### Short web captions
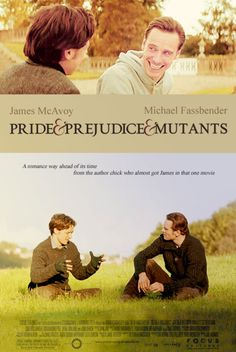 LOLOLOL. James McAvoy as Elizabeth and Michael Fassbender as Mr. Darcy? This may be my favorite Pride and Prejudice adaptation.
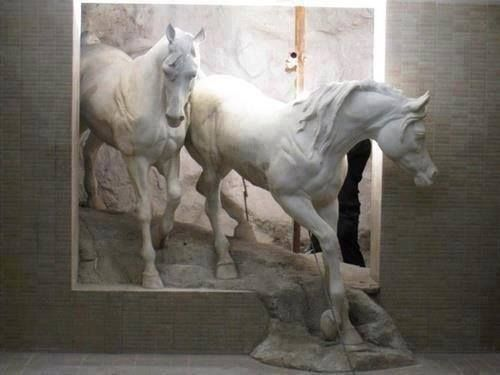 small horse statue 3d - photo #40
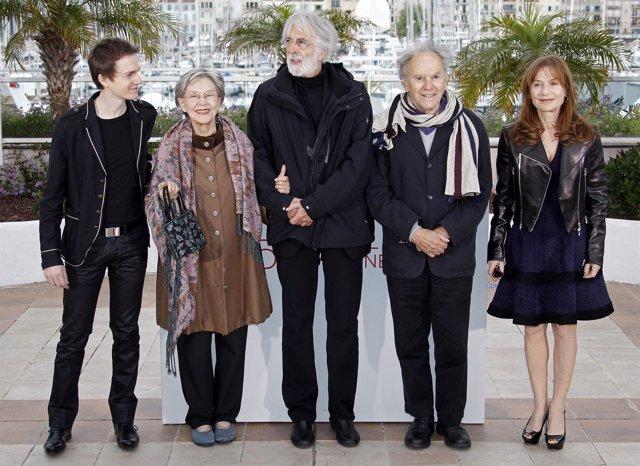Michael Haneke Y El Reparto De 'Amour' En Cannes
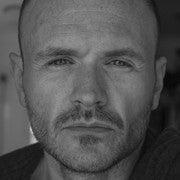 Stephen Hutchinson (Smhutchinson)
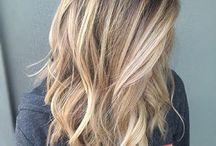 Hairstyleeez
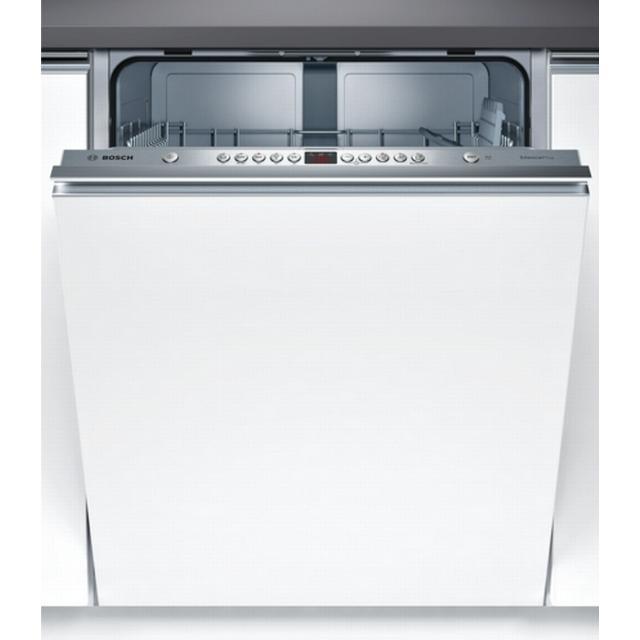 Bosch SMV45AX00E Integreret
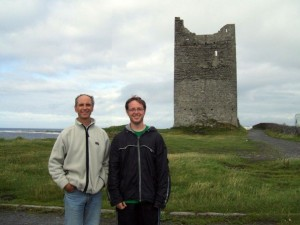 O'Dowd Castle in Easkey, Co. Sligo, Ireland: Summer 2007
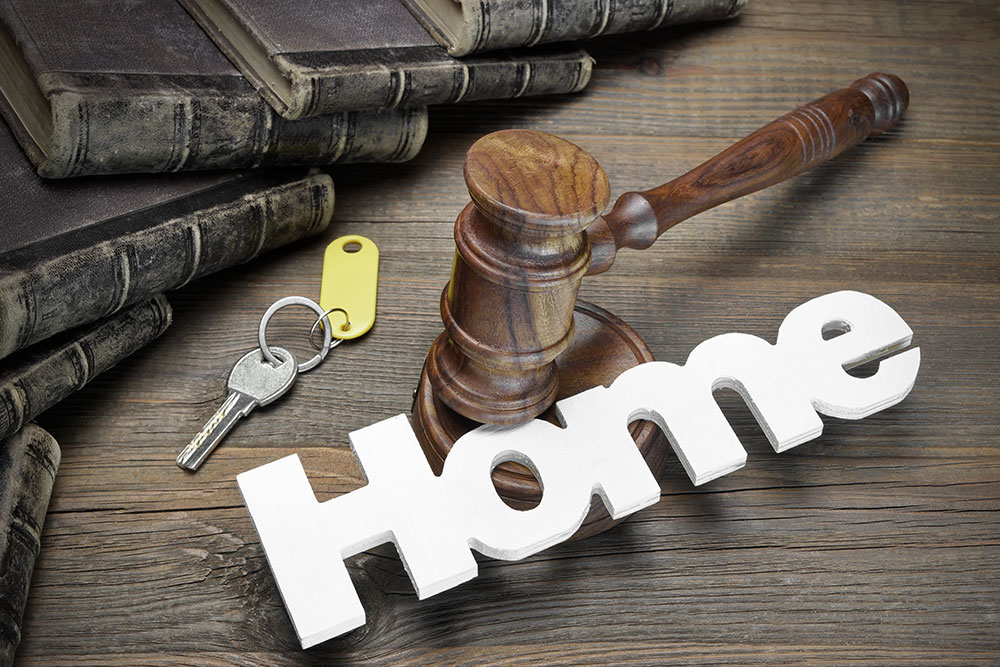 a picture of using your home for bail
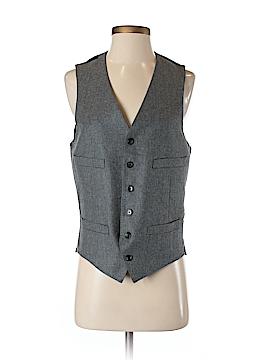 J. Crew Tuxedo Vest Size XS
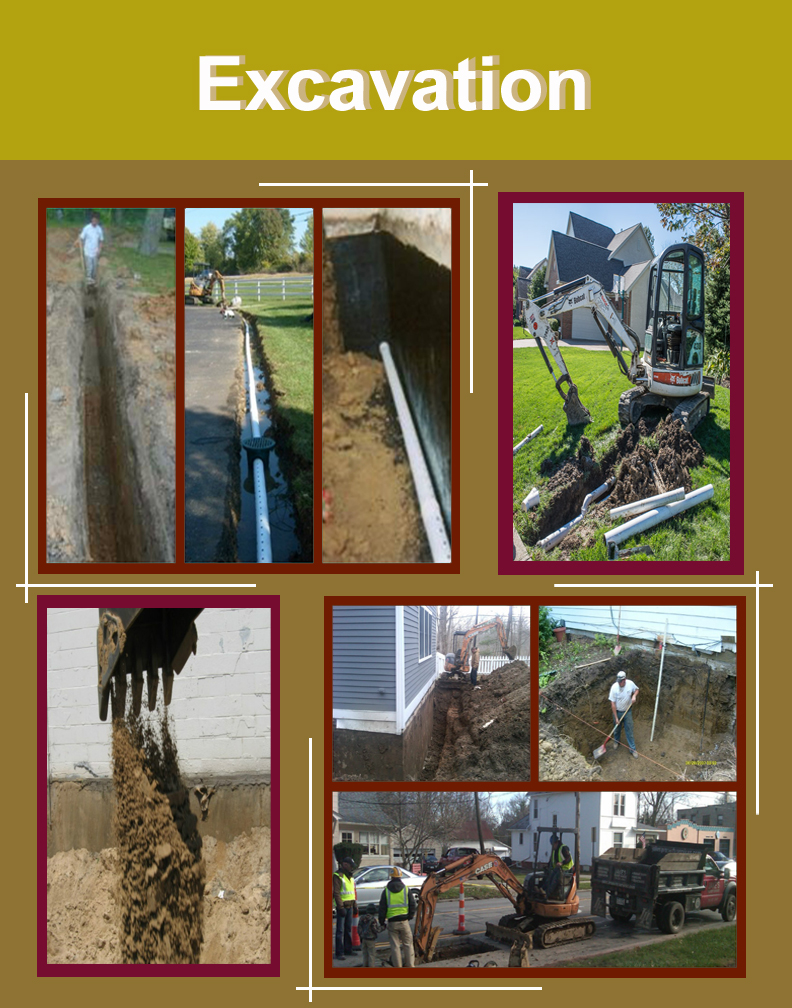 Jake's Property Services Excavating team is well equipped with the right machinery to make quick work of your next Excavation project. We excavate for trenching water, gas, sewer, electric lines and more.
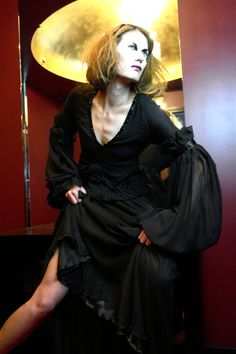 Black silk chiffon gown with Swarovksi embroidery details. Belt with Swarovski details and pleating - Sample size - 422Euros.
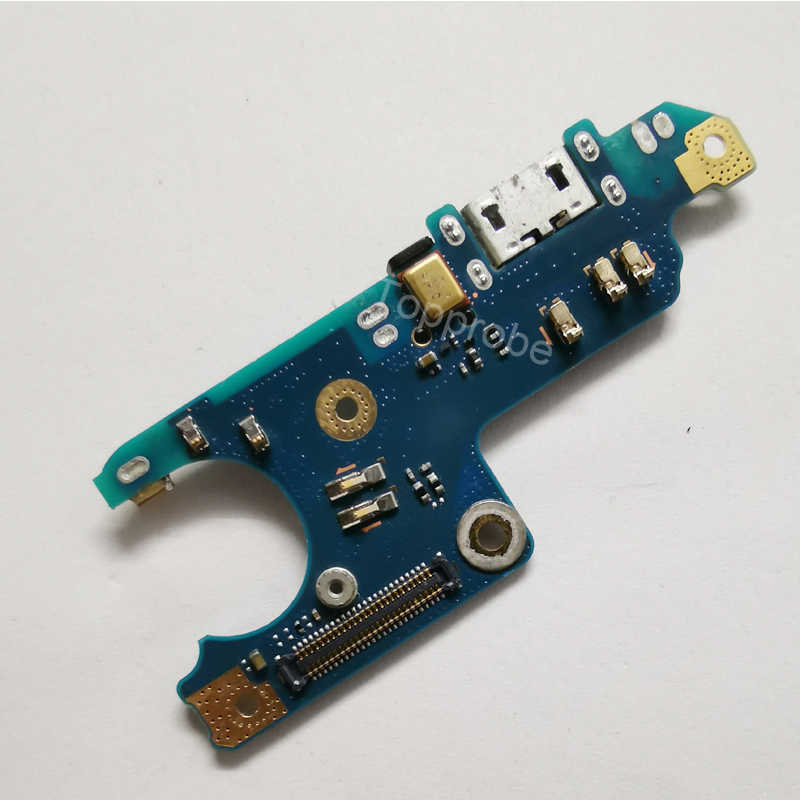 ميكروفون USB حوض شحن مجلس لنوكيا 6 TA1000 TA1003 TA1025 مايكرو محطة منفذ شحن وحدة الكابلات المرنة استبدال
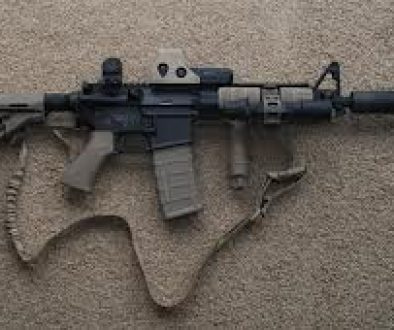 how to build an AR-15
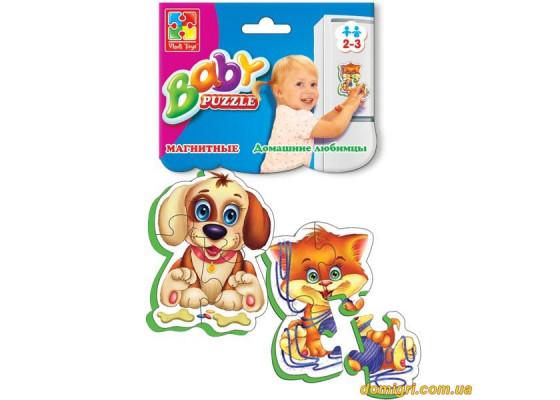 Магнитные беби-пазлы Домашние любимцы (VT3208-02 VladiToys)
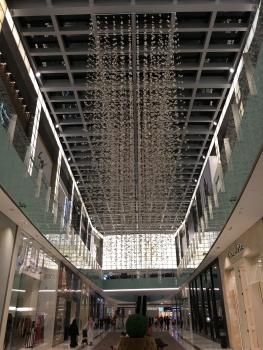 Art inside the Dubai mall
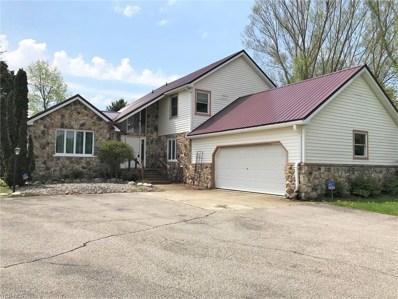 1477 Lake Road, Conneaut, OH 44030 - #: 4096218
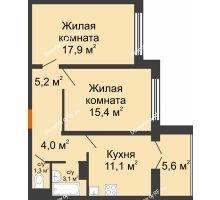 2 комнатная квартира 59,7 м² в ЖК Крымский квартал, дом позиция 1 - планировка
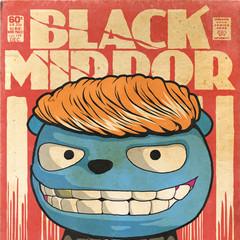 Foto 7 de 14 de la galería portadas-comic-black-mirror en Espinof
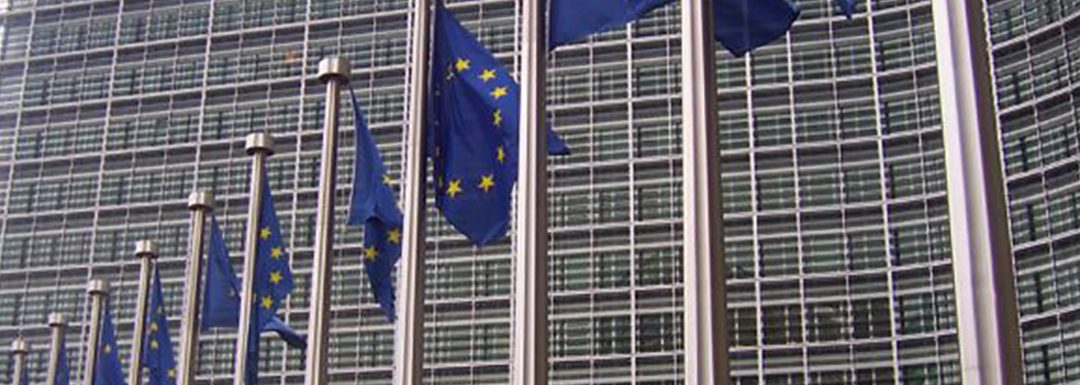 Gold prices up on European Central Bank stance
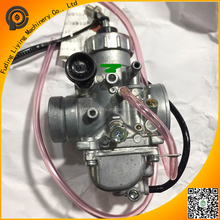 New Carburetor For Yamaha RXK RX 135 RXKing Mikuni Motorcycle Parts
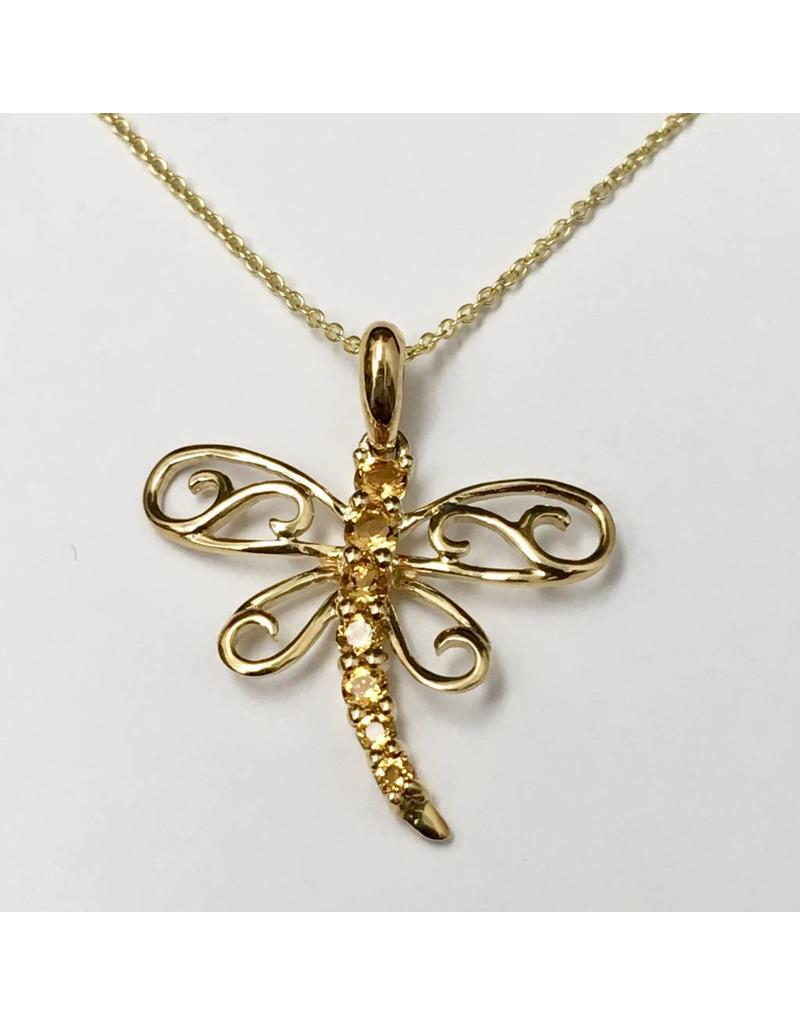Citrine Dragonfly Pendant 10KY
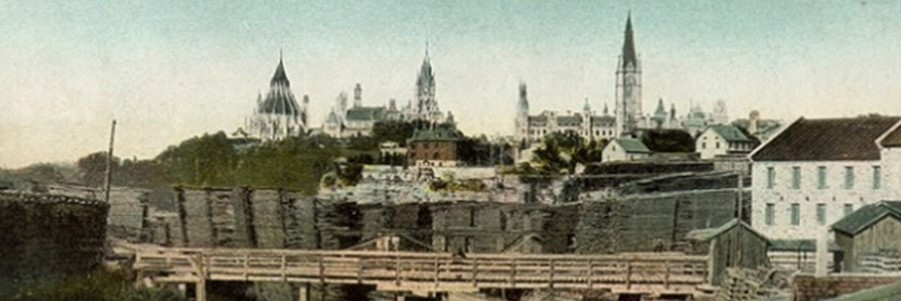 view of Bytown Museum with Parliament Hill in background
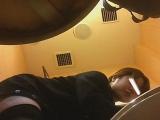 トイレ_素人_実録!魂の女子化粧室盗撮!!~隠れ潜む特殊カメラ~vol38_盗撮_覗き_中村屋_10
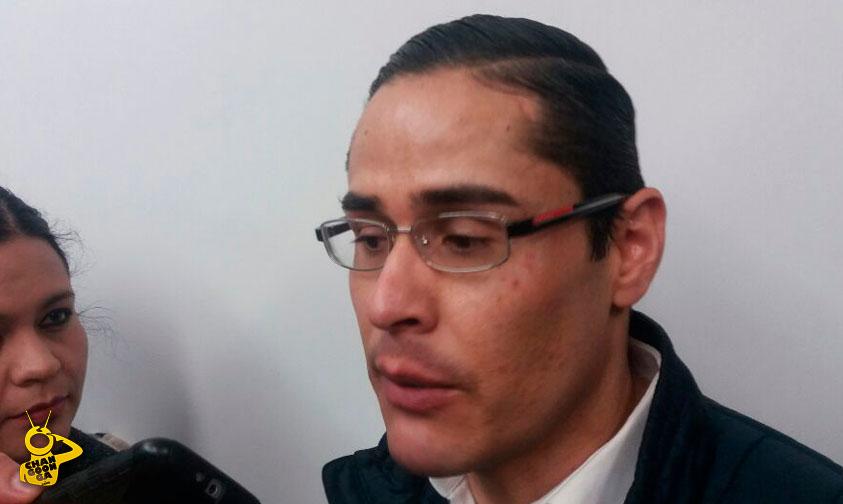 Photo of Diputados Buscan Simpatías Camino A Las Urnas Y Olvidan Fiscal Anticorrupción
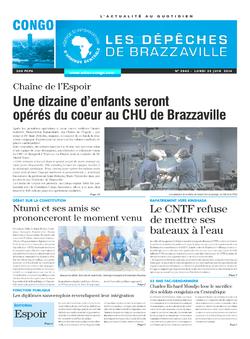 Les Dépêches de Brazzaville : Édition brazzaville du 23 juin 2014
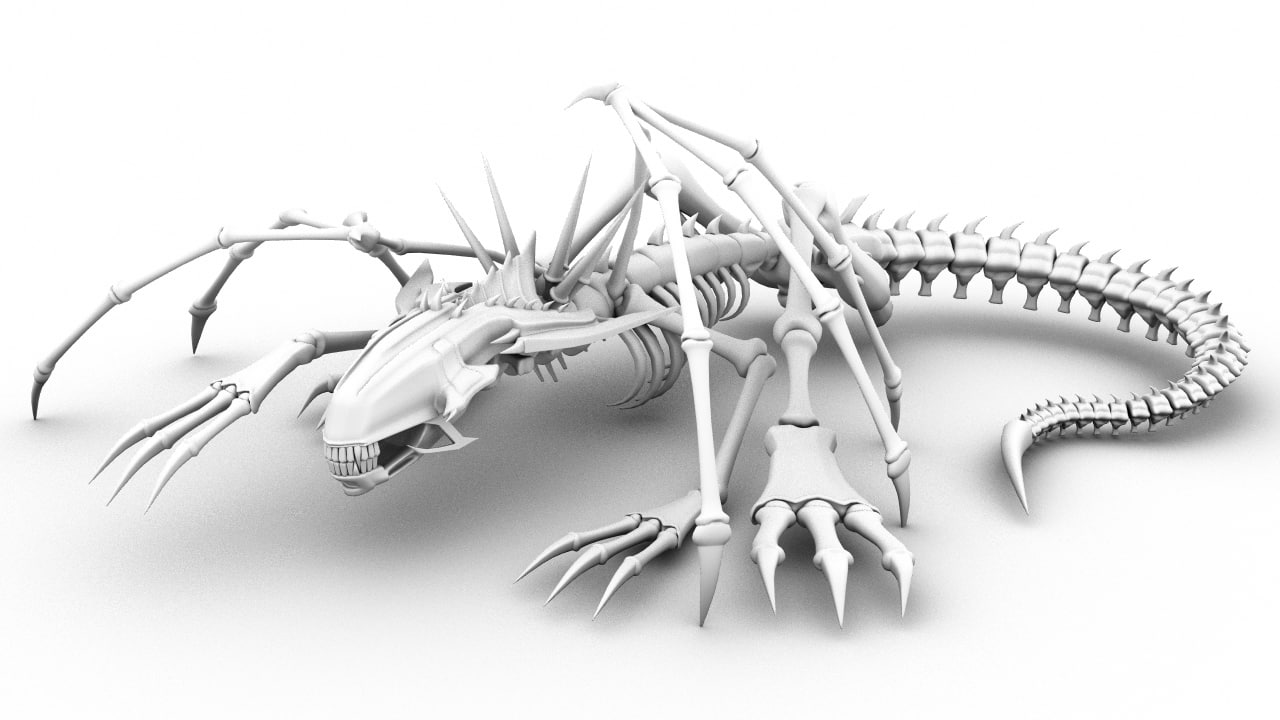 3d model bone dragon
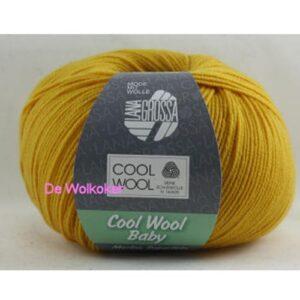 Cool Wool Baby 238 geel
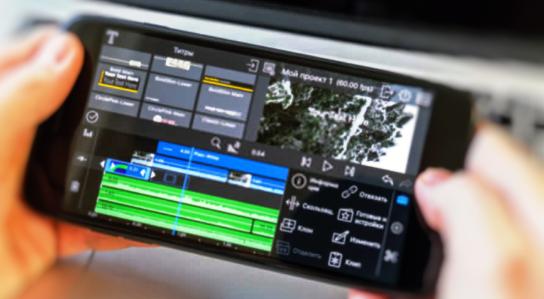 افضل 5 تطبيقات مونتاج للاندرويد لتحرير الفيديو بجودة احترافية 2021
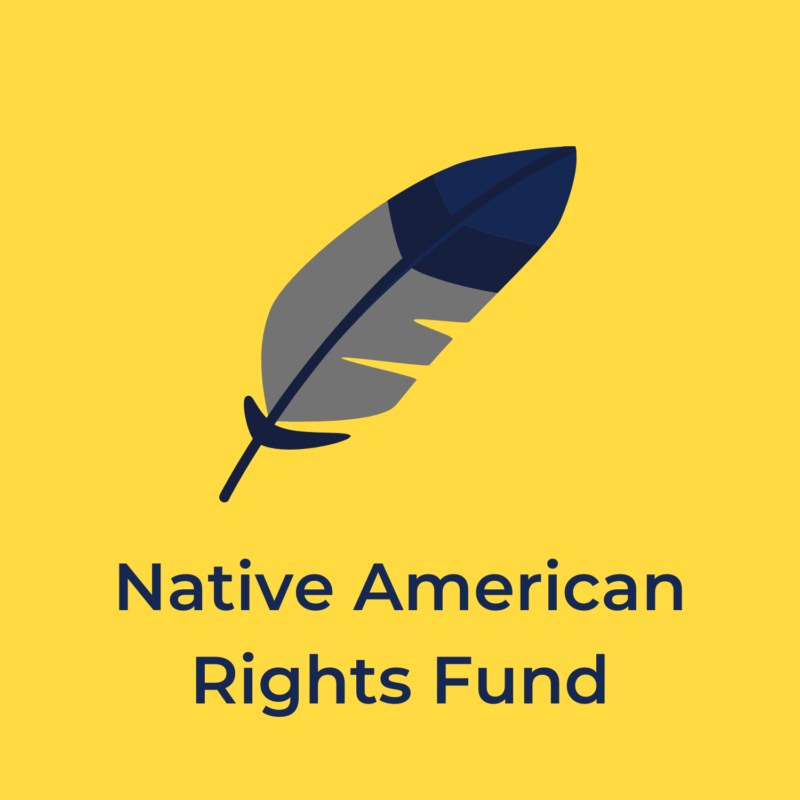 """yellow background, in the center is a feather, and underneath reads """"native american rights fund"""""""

### Task brief
Drop the pictures and give every line above again exactly.

### Exercise response
 LOLOLOL. James McAvoy as Elizabeth and Michael Fassbender as Mr. Darcy? This may be my favorite Pride and Prejudice adaptation.
 small horse statue 3d - photo #40
Michael Haneke Y El Reparto De 'Amour' En Cannes
 Stephen Hutchinson (Smhutchinson)
 Hairstyleeez
 Bosch SMV45AX00E Integreret
 O'Dowd Castle in Easkey, Co. Sligo, Ireland: Summer 2007
 a picture of using your home for bail
 J. Crew Tuxedo Vest Size XS
 Jake's Property Services Excavating team is well equipped with the right machinery to make quick work of your next Excavation project. We excavate for trenching water, gas, sewer, electric lines and more.
 Black silk chiffon gown with Swarovksi embroidery details. Belt with Swarovski details and pleating - Sample size - 422Euros.
 ميكروفون USB حوض شحن مجلس لنوكيا 6 TA1000 TA1003 TA1025 مايكرو محطة منفذ شحن وحدة الكابلات المرنة استبدال
 how to build an AR-15
 Магнитные беби-пазлы Домашние любимцы (VT3208-02 VladiToys)
 Art inside the Dubai mall
 1477 Lake Road, Conneaut, OH 44030 - #: 4096218
 2 комнатная квартира 59,7 м² в ЖК Крымский квартал, дом позиция 1 - планировка
 Foto 7 de 14 de la galería portadas-comic-black-mirror en Espinof
 Gold prices up on European Central Bank stance
 New Carburetor For Yamaha RXK RX 135 RXKing Mikuni Motorcycle Parts
Citrine Dragonfly Pendant 10KY
 view of Bytown Museum with Parliament Hill in background
 トイレ_素人_実録!魂の女子化粧室盗撮!!~隠れ潜む特殊カメラ~vol38_盗撮_覗き_中村屋_10
 Photo of Diputados Buscan Simpatías Camino A Las Urnas Y Olvidan Fiscal Anticorrupción
 Les Dépêches de Brazzaville : Édition brazzaville du 23 juin 2014
 3d model bone dragon
 Cool Wool Baby 238 geel
 افضل 5 تطبيقات مونتاج للاندرويد لتحرير الفيديو بجودة احترافية 2021
 """yellow background, in the center is a feather, and underneath reads """"native american rights fund"""""""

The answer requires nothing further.